HE appears, as ever, looking positively dripped out: white jacket, white pants, jaunty Louis Vuitton scarf, Rolex gleaming in the afternoon sun, fingers glistening with rings that would put a sultan to shame. Even on a relaxed day, Colman Domingo is guaranteed to be the bestdressed person walking into a room or, in this case, a 30-acre retail-space-cum-office-complex in Downtown Los Angeles.
"I'm from a generation of people where you have to tell your story a little bit," Domingo, who is 54, says of his outfit.
Casual, unintentional dressing-that's "never been my style," he says, gesturing toward the casual and unintentional around us. In addition to the sumptuous clothes, he has an easy laugh and speaks in a soft baritone that once caused NPR legend Terry Gross to pause mid-interview just to exclaim, "I love your voice."

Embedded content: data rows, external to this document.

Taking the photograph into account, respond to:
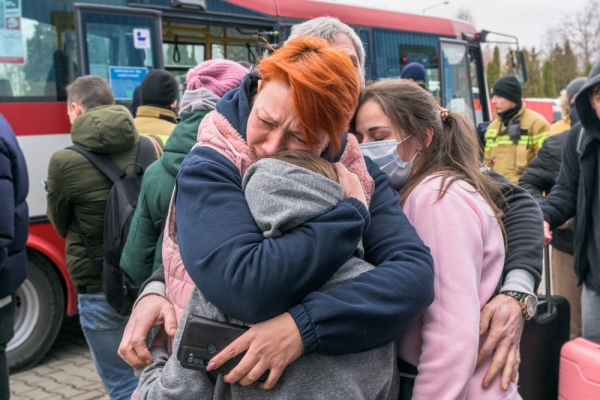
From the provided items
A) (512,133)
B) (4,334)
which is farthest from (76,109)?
(512,133)

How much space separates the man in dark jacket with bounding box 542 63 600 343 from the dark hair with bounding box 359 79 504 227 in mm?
1325

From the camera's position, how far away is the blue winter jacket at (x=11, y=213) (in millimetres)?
2816

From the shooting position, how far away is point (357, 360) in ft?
4.55

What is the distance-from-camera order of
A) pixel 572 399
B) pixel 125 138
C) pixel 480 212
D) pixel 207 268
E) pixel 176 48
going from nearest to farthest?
pixel 207 268
pixel 480 212
pixel 572 399
pixel 125 138
pixel 176 48

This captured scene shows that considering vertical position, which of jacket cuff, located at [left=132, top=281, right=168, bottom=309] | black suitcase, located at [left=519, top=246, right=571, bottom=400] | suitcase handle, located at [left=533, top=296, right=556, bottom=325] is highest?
jacket cuff, located at [left=132, top=281, right=168, bottom=309]

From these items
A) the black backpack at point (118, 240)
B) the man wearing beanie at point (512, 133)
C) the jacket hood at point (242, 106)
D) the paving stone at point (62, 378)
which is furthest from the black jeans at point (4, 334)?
the man wearing beanie at point (512, 133)

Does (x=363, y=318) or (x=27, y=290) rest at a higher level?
(x=363, y=318)

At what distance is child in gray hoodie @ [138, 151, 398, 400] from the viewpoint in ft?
4.30

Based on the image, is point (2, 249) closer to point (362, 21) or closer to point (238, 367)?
point (238, 367)

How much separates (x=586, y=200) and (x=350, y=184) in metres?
2.02

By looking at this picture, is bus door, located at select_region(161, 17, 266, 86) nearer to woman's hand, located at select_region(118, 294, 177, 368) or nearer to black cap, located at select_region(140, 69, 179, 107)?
black cap, located at select_region(140, 69, 179, 107)

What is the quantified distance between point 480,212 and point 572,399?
3.20 ft

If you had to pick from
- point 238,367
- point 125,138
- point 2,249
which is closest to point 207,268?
point 238,367

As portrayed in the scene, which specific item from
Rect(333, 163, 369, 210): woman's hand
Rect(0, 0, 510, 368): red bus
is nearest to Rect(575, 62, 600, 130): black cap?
Rect(333, 163, 369, 210): woman's hand
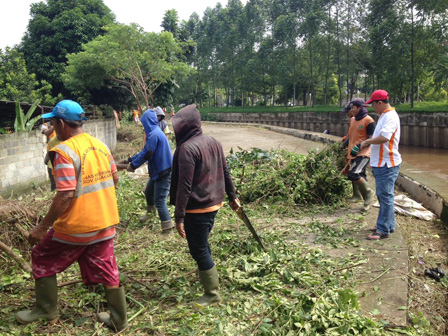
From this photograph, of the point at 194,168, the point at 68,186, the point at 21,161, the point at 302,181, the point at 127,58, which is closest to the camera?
the point at 68,186

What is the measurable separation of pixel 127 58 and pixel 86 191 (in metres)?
17.3

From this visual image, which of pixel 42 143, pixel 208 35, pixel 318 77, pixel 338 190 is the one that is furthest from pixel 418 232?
pixel 208 35

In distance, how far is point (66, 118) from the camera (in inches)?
109

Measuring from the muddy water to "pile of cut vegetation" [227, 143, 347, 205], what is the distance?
686 centimetres

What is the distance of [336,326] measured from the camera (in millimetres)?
2934

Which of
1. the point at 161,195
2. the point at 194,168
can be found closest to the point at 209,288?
the point at 194,168

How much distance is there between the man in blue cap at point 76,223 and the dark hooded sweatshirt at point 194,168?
560 mm

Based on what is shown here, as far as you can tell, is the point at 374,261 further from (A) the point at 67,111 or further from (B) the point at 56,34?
(B) the point at 56,34

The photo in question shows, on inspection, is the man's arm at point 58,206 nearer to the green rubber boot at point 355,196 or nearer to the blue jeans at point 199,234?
the blue jeans at point 199,234

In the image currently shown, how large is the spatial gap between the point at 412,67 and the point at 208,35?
3329 centimetres

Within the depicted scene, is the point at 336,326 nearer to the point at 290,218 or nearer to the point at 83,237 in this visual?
the point at 83,237

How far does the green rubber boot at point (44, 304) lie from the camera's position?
2865 millimetres

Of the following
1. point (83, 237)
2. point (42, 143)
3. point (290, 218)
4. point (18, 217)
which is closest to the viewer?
point (83, 237)

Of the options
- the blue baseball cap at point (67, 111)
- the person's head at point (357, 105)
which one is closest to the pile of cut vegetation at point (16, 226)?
the blue baseball cap at point (67, 111)
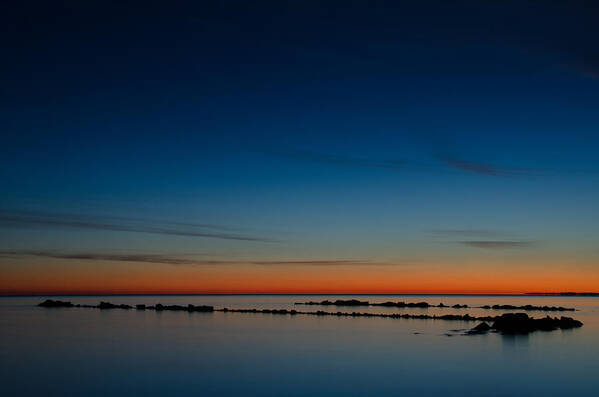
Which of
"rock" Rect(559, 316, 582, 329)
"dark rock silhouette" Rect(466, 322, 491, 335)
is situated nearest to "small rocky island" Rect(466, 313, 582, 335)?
"dark rock silhouette" Rect(466, 322, 491, 335)

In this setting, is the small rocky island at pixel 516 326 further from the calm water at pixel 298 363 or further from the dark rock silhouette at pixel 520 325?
the calm water at pixel 298 363

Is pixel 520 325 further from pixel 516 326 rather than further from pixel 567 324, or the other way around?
pixel 567 324

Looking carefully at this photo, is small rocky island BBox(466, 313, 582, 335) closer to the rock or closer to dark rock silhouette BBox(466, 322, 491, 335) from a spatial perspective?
dark rock silhouette BBox(466, 322, 491, 335)

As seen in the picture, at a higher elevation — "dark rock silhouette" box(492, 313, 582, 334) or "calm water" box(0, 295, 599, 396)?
"dark rock silhouette" box(492, 313, 582, 334)

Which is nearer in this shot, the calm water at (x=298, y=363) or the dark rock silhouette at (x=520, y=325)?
the calm water at (x=298, y=363)

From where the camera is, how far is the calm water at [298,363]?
21922 mm

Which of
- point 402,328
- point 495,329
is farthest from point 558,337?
point 402,328

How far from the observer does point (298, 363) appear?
2806 centimetres

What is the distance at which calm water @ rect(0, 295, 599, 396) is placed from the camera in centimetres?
2192

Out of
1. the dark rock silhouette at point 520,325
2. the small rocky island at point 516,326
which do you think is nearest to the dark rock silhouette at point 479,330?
the small rocky island at point 516,326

With a three-decade career as an actor, playwright, and director behind him, Domingo dominated red carpets earlier this year during his first Oscars campaign for his portrayal of the civil rights activist Bayard Rustin in Rustin. (Domingo was the first openly gay Black man ever nominated for an Academy Award for Best Actor.) He had finally arrived, and he was staking his claim with a cavalcade of sharp, playful, show-stealing suits. The result was an all-time outfit heater, the sartorial equivalent of Klay Thompson dropping 37 points in a quarter.
There was, however, a rare miss early in the season. I don't remember it, and you probably don't either, but there was one person who caught it: Oprah.
"She was like, 'You look great. But what was that outfit you wore a few weeks ago? I depend on you. You never have an off day, but that was terrible," Domingo recalls.